▶ **Übungsaufgabe 1**: Stellen Sie alle Zahlenangaben zusammen, die der Auszug zur Grundsteuer enthält.
▶ **Übungsaufgabe 2**: Schreiben Sie den Auszug zur Grundsteuer im Anschluss an seinen letzten Satz weiter.

▶ **Ausgewählter Auszug**:
■ ■ ■ ■ ■ ■ ■
Was wirklich stagniert, ist die GrundsteuerB, die für landwirtschaftlichen Grund (also für 85 Prozent der Staatsfläche) fällig wird. Diese machte zuletzt nur 26 Mio. Euro aus und wird auch nach der jüngsten Anpassung der agrarischen Einheitswerte nicht dramatisch steigen. Die Bauern zahlen übrigens deutlich weniger Grundsteuer, als sie an Zwangsbeiträgen für ihre Landwirtschaftskammer abdrücken. Aber das ist eine andere Geschichte.


Kurzum: Die Grundsteuer sollte tatsächlich reformiert werden. Allein schon wegen der komplizierten und realitätsfernen Berechnungsmethode. Wollte man damit die Faymann'schen Vermögensteuervorgaben (mindestens 1,5 Milliarden Euro) erfüllen, muss man sie aber fast verdreifachen. Dabei viel Vergnügen in einem Jahr voller Wahlen.
■ ■ ■ ■ ■ ■ ■
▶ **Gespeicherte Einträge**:
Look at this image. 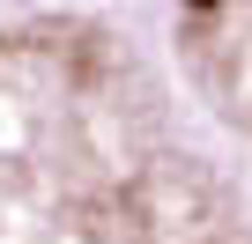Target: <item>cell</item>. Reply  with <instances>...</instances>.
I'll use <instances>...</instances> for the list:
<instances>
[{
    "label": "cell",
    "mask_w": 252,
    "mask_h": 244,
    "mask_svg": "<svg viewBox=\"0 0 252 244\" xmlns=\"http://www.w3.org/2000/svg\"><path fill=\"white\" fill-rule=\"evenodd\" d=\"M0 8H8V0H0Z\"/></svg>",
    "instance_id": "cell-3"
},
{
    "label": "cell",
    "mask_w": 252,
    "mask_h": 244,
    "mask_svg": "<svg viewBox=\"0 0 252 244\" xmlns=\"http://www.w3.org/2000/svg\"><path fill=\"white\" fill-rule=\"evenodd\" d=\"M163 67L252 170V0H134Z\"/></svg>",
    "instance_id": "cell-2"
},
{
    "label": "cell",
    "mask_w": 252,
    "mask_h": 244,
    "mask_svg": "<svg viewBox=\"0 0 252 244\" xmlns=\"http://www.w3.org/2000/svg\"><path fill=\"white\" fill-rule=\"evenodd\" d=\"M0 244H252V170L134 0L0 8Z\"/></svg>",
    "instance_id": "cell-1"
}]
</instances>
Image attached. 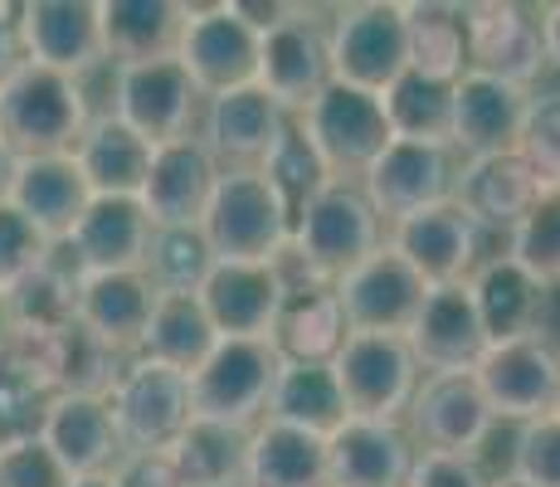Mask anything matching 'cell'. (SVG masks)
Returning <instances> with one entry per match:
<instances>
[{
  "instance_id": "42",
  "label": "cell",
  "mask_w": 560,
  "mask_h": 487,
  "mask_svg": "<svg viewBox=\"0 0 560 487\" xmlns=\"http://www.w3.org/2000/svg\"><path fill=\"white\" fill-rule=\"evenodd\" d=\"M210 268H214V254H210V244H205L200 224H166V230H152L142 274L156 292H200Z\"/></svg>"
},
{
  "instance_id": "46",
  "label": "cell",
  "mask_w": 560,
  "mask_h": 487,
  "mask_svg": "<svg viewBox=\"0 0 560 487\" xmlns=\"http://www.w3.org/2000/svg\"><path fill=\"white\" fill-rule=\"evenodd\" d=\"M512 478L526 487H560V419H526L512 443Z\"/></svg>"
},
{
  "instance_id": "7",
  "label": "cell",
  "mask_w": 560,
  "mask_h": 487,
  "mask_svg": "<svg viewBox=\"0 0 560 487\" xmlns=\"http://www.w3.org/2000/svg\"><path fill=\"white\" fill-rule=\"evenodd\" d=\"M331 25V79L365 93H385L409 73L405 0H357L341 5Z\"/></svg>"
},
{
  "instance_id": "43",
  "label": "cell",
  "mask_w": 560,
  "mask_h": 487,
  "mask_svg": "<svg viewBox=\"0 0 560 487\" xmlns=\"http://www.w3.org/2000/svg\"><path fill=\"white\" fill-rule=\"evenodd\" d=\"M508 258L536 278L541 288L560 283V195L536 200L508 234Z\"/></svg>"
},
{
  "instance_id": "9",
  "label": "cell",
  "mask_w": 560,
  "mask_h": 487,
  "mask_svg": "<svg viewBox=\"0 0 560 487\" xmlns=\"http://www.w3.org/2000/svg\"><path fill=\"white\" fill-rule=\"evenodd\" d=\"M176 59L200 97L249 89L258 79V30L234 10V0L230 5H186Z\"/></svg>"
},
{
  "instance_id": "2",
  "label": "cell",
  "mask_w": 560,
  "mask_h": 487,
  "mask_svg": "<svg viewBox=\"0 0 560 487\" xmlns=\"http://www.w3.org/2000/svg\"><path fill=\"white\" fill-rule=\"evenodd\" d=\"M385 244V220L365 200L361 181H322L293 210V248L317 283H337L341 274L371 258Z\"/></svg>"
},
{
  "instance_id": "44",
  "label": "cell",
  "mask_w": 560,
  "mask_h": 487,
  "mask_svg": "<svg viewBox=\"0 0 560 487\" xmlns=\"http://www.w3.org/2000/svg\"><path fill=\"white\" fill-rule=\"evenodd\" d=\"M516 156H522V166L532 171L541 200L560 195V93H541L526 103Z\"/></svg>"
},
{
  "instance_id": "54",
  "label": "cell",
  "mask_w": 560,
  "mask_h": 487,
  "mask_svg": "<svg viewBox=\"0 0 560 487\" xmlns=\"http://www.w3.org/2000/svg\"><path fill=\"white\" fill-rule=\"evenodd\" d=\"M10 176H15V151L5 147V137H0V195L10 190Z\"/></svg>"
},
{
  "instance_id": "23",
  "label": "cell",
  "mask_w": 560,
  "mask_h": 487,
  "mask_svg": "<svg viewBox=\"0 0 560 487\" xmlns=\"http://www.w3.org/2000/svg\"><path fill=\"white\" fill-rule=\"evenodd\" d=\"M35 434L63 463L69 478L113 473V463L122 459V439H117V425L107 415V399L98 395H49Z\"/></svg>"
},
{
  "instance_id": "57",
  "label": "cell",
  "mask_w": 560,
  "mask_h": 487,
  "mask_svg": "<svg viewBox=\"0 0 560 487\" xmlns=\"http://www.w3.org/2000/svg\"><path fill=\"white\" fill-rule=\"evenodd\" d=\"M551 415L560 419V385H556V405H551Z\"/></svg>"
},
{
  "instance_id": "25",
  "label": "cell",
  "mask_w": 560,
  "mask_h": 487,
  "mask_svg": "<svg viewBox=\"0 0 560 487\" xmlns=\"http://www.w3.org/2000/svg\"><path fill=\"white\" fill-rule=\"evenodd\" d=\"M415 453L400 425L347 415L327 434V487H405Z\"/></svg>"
■ ■ ■ ■ ■ ■ ■
▶ **Endergebnis 1**:
- 85 Prozent
- 26 Mio. Euro
- 1,5 Milliarden Euro

▶ **Endergebnis 2**:
Als bloße Gegenfinanzierung für die geplante Steuerreform wäre eine Grundsteuererhöhung zudem ein ziemlicher Steuerzahlerpflanz: Eine Massensteuer (Lohnsteuer) zu senken und das durch die Erhöhung anderer Massensteuern (eine solche ist die Grundsteuer zweifellos) zu kompensieren – da hätte man sich die sogenannte Reform gleich sparen können.

Wenn man (wonach es freilich nicht aussieht) eine Reform schafft, die die viel zu hohe Steuerquote insgesamt senkt, dann darf natürlich innerhalb des Steuersystems nichts tabu sein. Eine bloße Gegenfinanzierung von Steuersenkungen durch andere Steuern ist aber keine Reform, sondern Augenauswischerei.